The primary difference between MeetKai and Google when it comes to search is that we utilize a much richer language understanding model to search for items themselves rather than just web pages. When you search “Tom Cruise movies with no action,” Google is looking for pages that have that set of tokens appear on the page (Tom Cruise, movies, action). At MeetKai, we correctly understand that Tom Cruise is an actor, movies are the class of media they are looking for, and that action is the undesired genre. With this, we can conduct much more intelligent searches.
Meetkai recently launched its first lifestyle VR world: MeetKai Metaverse. Could you discuss what this application is specifically?
Most companies in the metaverse space are working on person<>person interaction. Beyond that, the content is also largely either cartoonish or is just a 360° video. Our goal with the MeetKai Metaverse is to focus on an entirely different angle — person<>AI. We are developing a metaverse where the characters you’re interacting with are all powered by our cutting-edge Conversational AI. Furthermore, we are working towards performing procedural generation of the environment to make it much more realistic looking and immersive when compared to other companies in the space. The two initial worlds available to explore in our metaverse are for two initial use cases: meditation and museums. In the former, we have digitized a Wing Chun expert, and for the first time, we created an AI character that is able to instruct users on how to use revolutionary meditation techniques to enter a state of relaxation. In the latter, we have created an ever-growing art museum and provided an AI-powered curator capable of answering questions about the art in the space and providing tours.
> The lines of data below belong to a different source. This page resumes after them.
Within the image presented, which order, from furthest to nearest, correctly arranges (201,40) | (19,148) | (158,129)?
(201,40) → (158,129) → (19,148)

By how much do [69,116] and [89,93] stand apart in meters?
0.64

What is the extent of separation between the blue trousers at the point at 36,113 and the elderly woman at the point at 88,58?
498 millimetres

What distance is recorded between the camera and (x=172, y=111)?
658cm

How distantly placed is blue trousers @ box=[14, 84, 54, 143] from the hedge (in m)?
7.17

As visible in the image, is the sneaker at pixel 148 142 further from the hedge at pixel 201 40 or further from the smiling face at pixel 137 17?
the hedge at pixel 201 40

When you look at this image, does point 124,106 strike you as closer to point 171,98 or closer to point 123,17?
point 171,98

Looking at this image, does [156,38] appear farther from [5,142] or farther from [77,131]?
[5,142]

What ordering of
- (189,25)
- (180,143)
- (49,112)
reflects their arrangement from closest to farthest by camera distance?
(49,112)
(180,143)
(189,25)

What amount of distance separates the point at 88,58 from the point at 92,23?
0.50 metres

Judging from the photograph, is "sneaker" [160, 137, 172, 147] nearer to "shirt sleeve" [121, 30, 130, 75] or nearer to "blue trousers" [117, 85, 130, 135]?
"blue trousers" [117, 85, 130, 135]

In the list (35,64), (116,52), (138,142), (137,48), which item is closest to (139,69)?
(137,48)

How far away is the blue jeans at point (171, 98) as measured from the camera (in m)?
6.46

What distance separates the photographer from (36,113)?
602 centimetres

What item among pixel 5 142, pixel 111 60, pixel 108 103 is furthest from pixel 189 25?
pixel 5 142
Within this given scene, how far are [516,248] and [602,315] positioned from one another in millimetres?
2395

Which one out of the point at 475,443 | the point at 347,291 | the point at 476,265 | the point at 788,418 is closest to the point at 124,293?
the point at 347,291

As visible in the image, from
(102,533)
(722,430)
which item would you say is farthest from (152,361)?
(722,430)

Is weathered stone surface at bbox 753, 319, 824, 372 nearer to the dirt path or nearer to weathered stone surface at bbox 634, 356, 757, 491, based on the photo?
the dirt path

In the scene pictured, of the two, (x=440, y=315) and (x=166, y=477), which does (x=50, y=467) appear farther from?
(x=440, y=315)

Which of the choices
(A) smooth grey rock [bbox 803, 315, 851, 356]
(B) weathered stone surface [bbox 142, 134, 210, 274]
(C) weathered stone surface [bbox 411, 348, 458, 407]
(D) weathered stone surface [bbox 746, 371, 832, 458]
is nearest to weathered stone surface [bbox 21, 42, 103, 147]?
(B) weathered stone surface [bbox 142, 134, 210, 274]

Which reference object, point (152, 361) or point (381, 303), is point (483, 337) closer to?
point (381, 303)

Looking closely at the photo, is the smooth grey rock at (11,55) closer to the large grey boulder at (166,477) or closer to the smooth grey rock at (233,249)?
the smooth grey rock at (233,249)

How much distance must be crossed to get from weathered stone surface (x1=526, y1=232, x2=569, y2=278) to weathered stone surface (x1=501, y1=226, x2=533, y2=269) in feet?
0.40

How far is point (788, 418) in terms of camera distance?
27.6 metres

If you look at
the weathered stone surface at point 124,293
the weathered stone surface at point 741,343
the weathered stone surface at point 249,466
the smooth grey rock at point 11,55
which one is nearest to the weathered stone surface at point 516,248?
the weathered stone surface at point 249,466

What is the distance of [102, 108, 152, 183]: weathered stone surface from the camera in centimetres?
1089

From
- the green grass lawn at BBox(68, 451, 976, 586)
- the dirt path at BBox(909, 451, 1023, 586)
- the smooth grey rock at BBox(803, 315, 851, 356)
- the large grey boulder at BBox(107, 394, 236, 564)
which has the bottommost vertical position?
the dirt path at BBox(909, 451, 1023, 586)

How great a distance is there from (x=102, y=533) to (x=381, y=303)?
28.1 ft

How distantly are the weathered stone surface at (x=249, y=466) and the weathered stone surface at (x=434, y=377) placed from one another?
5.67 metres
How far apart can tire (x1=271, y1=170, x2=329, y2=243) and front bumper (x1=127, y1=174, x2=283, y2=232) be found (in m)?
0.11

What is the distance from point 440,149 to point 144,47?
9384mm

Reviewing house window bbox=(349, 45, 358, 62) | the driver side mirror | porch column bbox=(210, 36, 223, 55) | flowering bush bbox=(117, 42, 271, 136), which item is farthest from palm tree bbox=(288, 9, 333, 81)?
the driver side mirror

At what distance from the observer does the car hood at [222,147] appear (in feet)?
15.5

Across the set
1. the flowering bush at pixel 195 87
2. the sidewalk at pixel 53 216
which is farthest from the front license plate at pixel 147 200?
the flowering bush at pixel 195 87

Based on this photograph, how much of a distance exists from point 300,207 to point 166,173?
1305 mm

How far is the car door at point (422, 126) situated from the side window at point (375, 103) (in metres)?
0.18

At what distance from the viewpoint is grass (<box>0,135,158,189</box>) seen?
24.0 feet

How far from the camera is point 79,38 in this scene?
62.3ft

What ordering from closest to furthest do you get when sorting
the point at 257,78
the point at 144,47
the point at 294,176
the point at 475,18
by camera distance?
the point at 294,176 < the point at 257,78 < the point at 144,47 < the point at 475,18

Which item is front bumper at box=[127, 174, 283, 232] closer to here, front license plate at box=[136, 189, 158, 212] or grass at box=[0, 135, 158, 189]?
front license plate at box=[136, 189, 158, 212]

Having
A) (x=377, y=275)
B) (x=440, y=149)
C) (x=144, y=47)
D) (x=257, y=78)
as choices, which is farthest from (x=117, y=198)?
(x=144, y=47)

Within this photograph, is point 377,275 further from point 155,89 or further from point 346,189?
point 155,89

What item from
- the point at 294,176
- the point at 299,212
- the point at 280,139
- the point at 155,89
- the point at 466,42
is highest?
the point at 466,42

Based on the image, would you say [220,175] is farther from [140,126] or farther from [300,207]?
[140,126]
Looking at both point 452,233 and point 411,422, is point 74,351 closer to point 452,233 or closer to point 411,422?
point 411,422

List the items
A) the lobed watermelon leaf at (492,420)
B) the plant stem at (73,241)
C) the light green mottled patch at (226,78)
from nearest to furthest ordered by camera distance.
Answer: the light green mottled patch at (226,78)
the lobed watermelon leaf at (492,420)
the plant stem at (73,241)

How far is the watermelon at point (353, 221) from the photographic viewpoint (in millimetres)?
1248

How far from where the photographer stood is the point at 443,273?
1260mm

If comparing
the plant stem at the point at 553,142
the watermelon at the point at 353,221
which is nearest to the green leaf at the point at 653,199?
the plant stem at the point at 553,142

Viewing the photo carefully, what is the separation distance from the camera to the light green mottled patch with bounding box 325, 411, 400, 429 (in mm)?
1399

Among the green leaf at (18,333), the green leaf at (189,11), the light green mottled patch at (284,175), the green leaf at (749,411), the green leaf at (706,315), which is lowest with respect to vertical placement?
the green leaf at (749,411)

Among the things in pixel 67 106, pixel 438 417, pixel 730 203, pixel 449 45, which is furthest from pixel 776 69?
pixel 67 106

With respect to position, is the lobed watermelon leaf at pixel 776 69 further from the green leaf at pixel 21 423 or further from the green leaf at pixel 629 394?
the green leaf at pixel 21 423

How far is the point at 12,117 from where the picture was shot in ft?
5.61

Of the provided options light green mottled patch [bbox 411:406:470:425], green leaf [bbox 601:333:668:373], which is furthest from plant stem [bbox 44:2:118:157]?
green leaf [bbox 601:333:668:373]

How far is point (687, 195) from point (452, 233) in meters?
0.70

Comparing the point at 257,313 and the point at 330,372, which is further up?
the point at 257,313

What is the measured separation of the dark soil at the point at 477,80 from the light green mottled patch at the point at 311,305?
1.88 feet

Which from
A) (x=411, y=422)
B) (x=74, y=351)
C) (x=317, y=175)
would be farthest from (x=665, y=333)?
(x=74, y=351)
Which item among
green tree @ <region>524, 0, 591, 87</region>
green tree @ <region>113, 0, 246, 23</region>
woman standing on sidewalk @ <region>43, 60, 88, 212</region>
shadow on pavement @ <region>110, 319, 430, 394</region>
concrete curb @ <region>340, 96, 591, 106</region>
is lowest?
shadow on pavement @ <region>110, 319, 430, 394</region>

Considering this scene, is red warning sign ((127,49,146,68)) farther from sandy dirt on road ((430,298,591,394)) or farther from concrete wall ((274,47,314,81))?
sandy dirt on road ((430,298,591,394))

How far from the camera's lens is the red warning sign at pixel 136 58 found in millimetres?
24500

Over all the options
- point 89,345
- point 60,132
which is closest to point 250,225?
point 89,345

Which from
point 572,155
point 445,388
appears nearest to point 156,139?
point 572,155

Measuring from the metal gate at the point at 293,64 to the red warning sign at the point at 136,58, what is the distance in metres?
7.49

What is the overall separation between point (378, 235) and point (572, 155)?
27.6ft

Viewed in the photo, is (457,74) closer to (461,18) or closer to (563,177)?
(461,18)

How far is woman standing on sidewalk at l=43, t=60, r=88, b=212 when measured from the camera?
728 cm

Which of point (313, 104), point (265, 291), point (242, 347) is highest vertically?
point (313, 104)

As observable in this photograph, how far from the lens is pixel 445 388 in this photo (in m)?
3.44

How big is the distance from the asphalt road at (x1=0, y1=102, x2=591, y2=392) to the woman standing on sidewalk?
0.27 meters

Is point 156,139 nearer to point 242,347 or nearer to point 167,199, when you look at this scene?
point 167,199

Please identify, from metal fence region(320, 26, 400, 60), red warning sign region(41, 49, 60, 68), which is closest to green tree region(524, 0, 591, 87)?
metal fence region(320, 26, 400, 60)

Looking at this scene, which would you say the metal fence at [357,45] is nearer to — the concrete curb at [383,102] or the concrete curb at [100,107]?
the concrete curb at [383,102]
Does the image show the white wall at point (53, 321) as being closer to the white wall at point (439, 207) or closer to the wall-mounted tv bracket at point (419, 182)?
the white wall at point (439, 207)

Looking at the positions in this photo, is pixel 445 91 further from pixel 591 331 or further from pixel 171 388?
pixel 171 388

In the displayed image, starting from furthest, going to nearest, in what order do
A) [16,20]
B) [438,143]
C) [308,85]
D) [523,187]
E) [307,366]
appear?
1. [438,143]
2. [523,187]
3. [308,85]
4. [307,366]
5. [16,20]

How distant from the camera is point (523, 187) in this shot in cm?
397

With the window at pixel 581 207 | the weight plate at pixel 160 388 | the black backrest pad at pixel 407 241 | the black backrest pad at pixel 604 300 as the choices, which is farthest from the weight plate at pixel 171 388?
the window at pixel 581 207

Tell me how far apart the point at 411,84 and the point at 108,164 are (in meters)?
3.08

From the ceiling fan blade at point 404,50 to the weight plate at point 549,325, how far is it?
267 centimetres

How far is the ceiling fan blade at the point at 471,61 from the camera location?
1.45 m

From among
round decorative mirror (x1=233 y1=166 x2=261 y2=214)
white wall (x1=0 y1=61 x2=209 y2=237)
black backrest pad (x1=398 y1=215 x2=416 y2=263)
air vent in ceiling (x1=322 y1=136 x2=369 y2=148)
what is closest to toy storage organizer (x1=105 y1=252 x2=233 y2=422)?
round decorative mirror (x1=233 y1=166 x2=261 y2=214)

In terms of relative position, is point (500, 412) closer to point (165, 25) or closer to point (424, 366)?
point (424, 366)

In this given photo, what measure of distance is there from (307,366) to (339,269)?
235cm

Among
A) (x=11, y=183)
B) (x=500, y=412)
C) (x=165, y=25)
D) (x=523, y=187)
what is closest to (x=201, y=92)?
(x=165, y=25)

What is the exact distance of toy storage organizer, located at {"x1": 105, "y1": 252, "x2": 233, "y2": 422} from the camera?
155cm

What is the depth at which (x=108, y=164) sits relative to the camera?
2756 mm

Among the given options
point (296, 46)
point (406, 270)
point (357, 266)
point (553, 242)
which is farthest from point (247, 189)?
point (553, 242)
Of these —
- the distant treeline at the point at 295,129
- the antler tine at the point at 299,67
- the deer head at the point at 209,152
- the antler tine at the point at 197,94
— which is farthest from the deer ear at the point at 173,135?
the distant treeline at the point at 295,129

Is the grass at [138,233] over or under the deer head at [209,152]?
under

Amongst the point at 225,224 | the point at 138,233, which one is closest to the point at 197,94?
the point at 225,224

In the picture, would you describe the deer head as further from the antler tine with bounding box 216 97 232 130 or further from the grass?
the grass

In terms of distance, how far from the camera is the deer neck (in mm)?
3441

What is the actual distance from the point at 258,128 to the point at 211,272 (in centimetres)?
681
What are some examples of how AI is used in this Metaverse?
We utilize AI in three places:
- To power the conversational capabilities of each character in our metaverse.
- To dynamically create the content that is made available to the user through voice guidance. Examples of this include meditation sessions and art gallery tours in our initial two experiences.
- To create the 3D space procedurally rather than requiring a hand layout.
What’s your vision for the future of voice assistants?
For voice assistants to have a future, they need to evolve into something much more than a command-based system. This means getting deep expertise and capabilities in many specific domains. I think that assembling different domain-specific voice assistants will be the key to building out an all-intelligent meta assistant. This is in stark contrast to the attempts to “do it all at once” that we have seen since voice assistants first entered the space.
Is there anything else that you would like to share about MeetKai or the MeetKai Metaverse?
We are still at the very beginning of our metaverse roadmap. Our eventual goal is that we want to be able to replicate any experience you have in the real world with the metaverse,and then go beyond it. This means that we want to eliminate the cost and time-prohibitive factors that limit those same experiences in reality. The metaverse can allow us to live much richer lives, not replace them. We have several technical challenges that still need to be solved, however, we have a clear set of milestones that are achievable assuming hardware continues to improve. We are working closely with hardware partners to ensure that the VR space moves forward quickly. Beyond just VR, we want to make our metaverse experience possible outside of VR. We will be announcing more information about this in the coming months.